FUNDING SHORTAGES, CUTS

The members often fall short in funding the U.N. and owed about $3.5 billion in early November for regular operations and peacekeeping. Countries slashed the budget of WHO, the agency addressing the Ebola crisis, by nearly $600 million in 2011, and the U.S., its biggest contributor, has dropped its donation by at least 25 percent since then.

The WHO’s botched initial response to Ebola was blamed on a shortage of funds, overstretched staff and a dysfunctional organizational structure. A draft internal document obtained by The Associated Press in October describes how WHO country offices in Africa are led by “politically motivated appointments.”

Meanwhile, U.N. peacekeeping forces have been criticized for failing to protect civilians against attacks.

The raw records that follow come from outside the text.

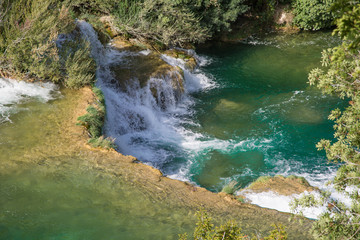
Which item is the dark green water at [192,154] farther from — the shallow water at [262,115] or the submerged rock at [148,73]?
the submerged rock at [148,73]

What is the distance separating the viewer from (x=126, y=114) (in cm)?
1404

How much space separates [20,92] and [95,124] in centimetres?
321

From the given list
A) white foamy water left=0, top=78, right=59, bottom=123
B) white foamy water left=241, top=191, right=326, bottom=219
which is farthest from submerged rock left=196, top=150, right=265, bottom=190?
white foamy water left=0, top=78, right=59, bottom=123

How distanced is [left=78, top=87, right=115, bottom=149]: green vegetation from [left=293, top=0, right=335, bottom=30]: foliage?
52.3 ft

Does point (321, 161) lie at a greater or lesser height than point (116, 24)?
lesser

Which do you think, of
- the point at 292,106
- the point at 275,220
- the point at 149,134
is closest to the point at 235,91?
the point at 292,106

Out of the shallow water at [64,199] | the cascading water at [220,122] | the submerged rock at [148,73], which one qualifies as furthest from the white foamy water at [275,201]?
the submerged rock at [148,73]

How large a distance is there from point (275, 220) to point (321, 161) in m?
4.79

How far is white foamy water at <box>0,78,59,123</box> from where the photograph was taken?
1164 cm

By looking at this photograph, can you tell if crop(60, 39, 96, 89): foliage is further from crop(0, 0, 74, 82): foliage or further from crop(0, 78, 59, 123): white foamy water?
crop(0, 78, 59, 123): white foamy water

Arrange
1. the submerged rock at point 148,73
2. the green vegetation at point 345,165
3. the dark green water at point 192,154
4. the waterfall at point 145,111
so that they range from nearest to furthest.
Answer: the green vegetation at point 345,165 < the dark green water at point 192,154 < the waterfall at point 145,111 < the submerged rock at point 148,73

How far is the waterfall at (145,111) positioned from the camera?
12602mm

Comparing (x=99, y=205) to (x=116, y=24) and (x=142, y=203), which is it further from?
(x=116, y=24)

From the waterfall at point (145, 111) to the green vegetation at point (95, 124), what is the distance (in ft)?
2.58
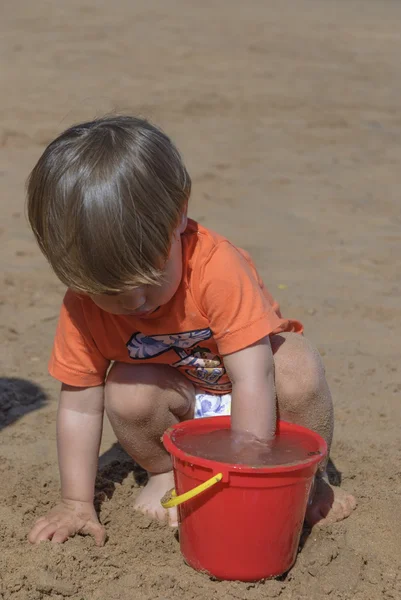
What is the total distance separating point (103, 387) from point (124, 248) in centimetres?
65

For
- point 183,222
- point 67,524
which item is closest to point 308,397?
point 183,222

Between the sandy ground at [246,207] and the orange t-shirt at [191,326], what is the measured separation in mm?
425

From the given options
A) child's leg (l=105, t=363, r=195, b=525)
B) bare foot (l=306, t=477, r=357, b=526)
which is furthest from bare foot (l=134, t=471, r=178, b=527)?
bare foot (l=306, t=477, r=357, b=526)

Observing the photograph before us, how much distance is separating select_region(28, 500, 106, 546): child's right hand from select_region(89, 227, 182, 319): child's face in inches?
21.5

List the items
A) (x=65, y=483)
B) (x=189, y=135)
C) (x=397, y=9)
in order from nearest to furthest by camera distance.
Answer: (x=65, y=483), (x=189, y=135), (x=397, y=9)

Peacekeeping chief Herve Ladsous recently said his department is under the most severe strain since the U.N. was founded, pointing to the deaths of over 100 peacekeepers this year.

The agency’s human rights operation also faces problems: Although it is one of the U.N.’s three so-called pillars, along with development and peace and security, it gets only 3 percent of the regular budget.

The question now is whether the U.N. can change.

Stewart Patrick of the Council on Foreign Relations said that institutional reform is extraordinarily difficult in the absence of a major crisis.

“It may take something along the lines of an existential crisis or something as horrific as nuclear use or dramatic deterioration in the world’s climate, with potentially catastrophic cascading effects,” he said.